EXERCISE AIM:
When you reach the line that has "family: Bovidae" in the material below, reproduce it and each line after it exactly, through the last one.
=-=-=-=-=
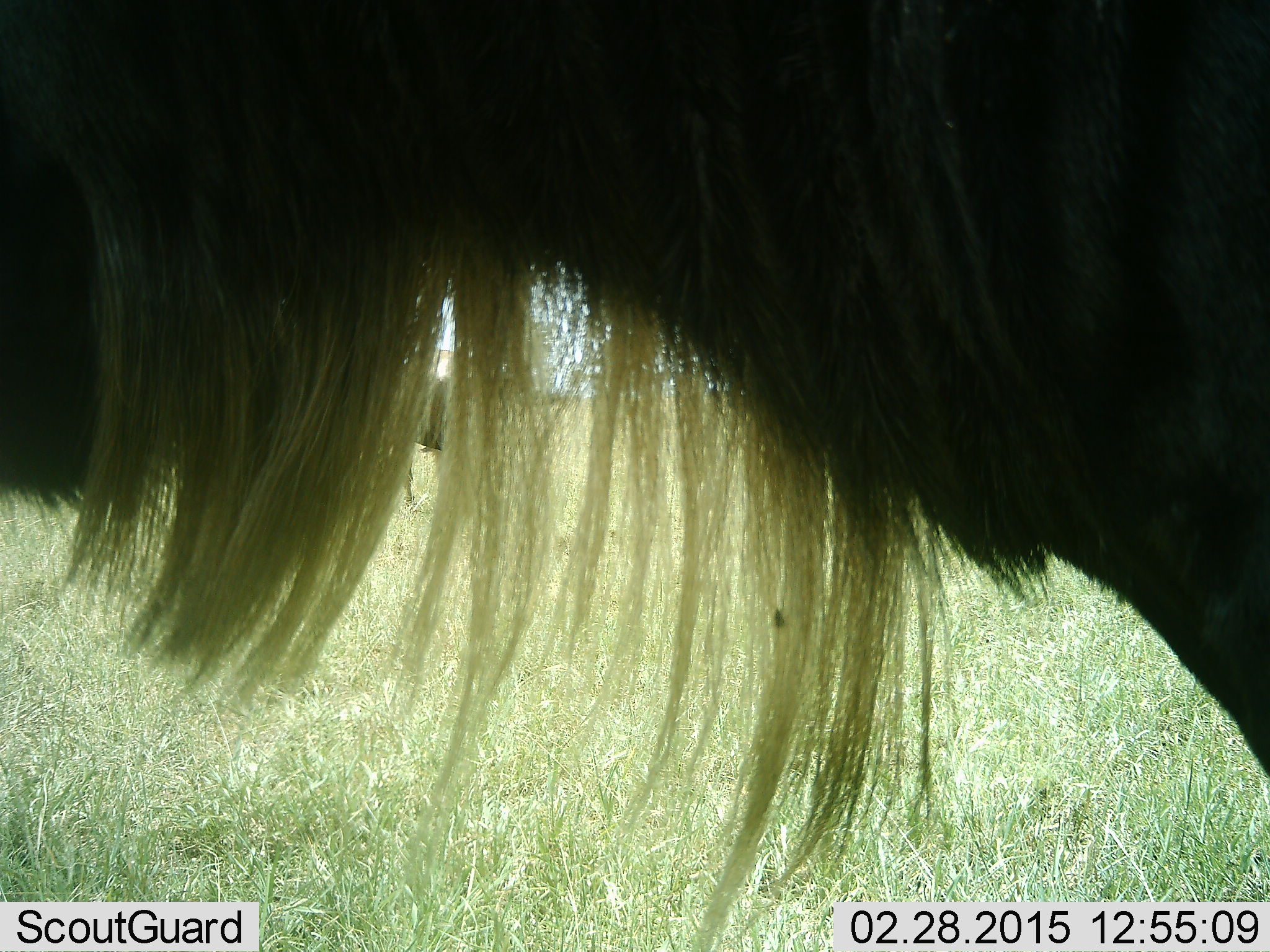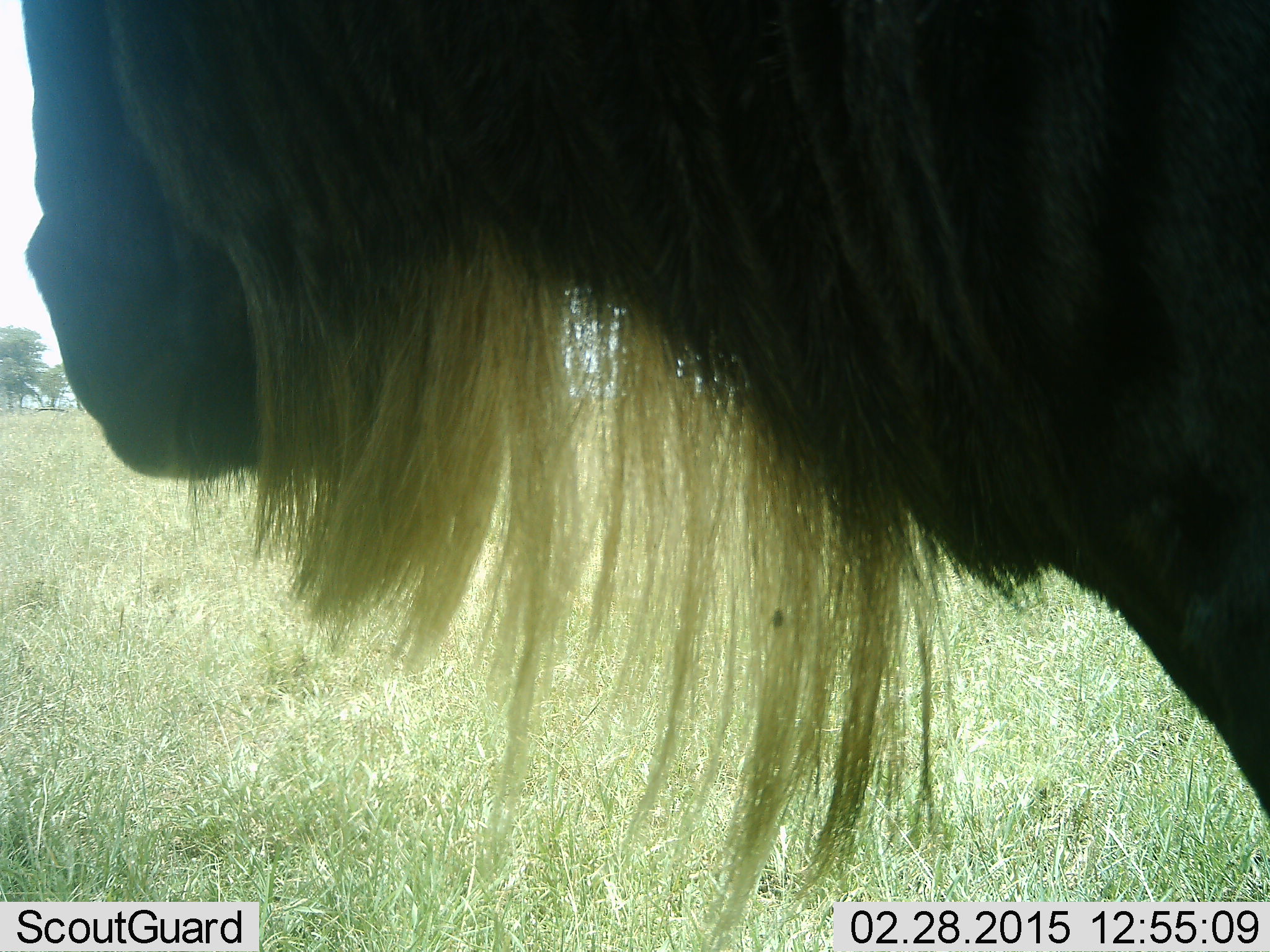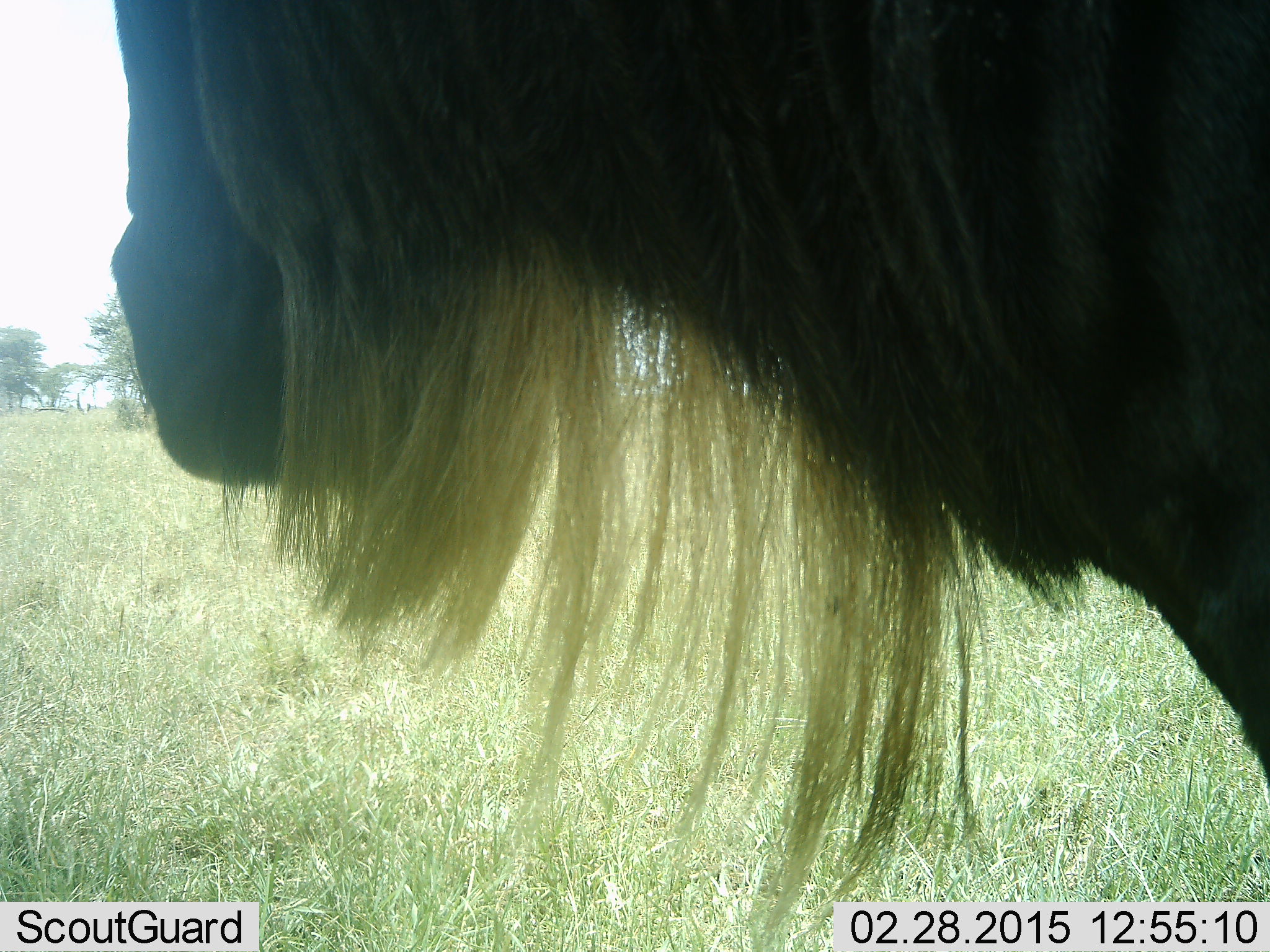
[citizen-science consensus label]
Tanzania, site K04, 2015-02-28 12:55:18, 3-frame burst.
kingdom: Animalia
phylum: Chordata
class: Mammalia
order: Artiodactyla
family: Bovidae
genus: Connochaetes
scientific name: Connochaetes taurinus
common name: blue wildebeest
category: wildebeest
=-=-=-=-=
RESPONSE TO THE EXERCISE:
family: Bovidae
genus: Connochaetes
scientific name: Connochaetes taurinus
common name: blue wildebeest
category: wildebeest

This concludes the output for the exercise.